The family educators provided support to the families they worked with, making weekly home visits and building personal bonds with both the parents and children. Katz says it is this relationship aspect that sets Even Start apart from other programs.

“There are certainly a lot of great programs in the area, but the home piece, nobody else did that… our educators were in each of the homes and we also had offices in each of the schools,” Katz said.

This closeness to the family was essential to the program because a significant component of what the program did is show parents how to work with their own kids.

“It helps you focus in, and it helps you become a better parent to your child, because they’re involved in your education and your child’s education,” said Howe.

Katz explained that this is especially important in low-income communities, where many families have had bad experiences with school, so the expectation to graduate may not be there.

“If we can give the parent the tools to work with their child, then we can make a change happen,” Katz said.

Even Start also helped children become more sociable, according to Katz. Howe echoed this sentiment, recalling how worried she was for her daughter, Alisha, to start school due to her shyness.

“I was really scared to death, I didn’t know what to do when she started kindergarten, and if Even Start wasn’t there to help me cope with her being so shy, I think she would be held back,” Howe said.

Myrtle Howe reads to her daughter, Alisha, from a book given to her by Even Start.

Many felt that the program helped the community, and the data showed marked progress for participants in the program, as the program’s fact sheet shows that 75 percent of adults who tested below the 9th grade level in math or reading gained one or more grade levels, and 89 percent of adults who tested above the 9th grade level obtained GEDs.

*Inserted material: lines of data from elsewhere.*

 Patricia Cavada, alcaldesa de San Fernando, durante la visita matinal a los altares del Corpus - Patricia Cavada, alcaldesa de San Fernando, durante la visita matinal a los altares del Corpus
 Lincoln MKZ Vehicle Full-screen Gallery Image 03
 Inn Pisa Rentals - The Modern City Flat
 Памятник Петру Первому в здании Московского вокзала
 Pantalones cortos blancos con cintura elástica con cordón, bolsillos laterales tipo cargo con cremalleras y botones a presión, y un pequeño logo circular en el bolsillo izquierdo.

“There’s so much today in education about accountability– show us the data, show us you’re making progress, and this program was making progress,” said South Seneca Elementary School Principal Margarete Couture.

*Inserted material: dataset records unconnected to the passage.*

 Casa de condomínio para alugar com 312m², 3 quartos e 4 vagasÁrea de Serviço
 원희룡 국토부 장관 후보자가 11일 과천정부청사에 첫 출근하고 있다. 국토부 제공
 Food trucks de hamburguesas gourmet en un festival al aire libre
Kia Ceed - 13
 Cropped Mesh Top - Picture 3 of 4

Couture used Even Start in her school to offer a preschool program three times a week, extended it to children outside of the program, and provided classrooms and other materials for the program’s use.

“We treated the whole thing like it was an extension of our educational program,” said Couture, estimating that the program has affected about 300 people in her school.

Even with the support of the community and the success of the program, there is still a significant lack of funding. Without the transportation and childcare provided by Even Start, many parents will not be able to pursue a GED.

“It really depressed me, really put me down and I was crying,” Howe said. “I didn’t even want to continue my GED. It really kind of broke my heart.”

This sense of loss was felt not only by participants, but also by educators.

“We had 33 families who were with us through the end of August… there were a lot of tears,” Katz said.

Couture said she hoped that money would come down through Obama’s Race to the Top program, but if funding fails to come through, she does not know who will fill the void.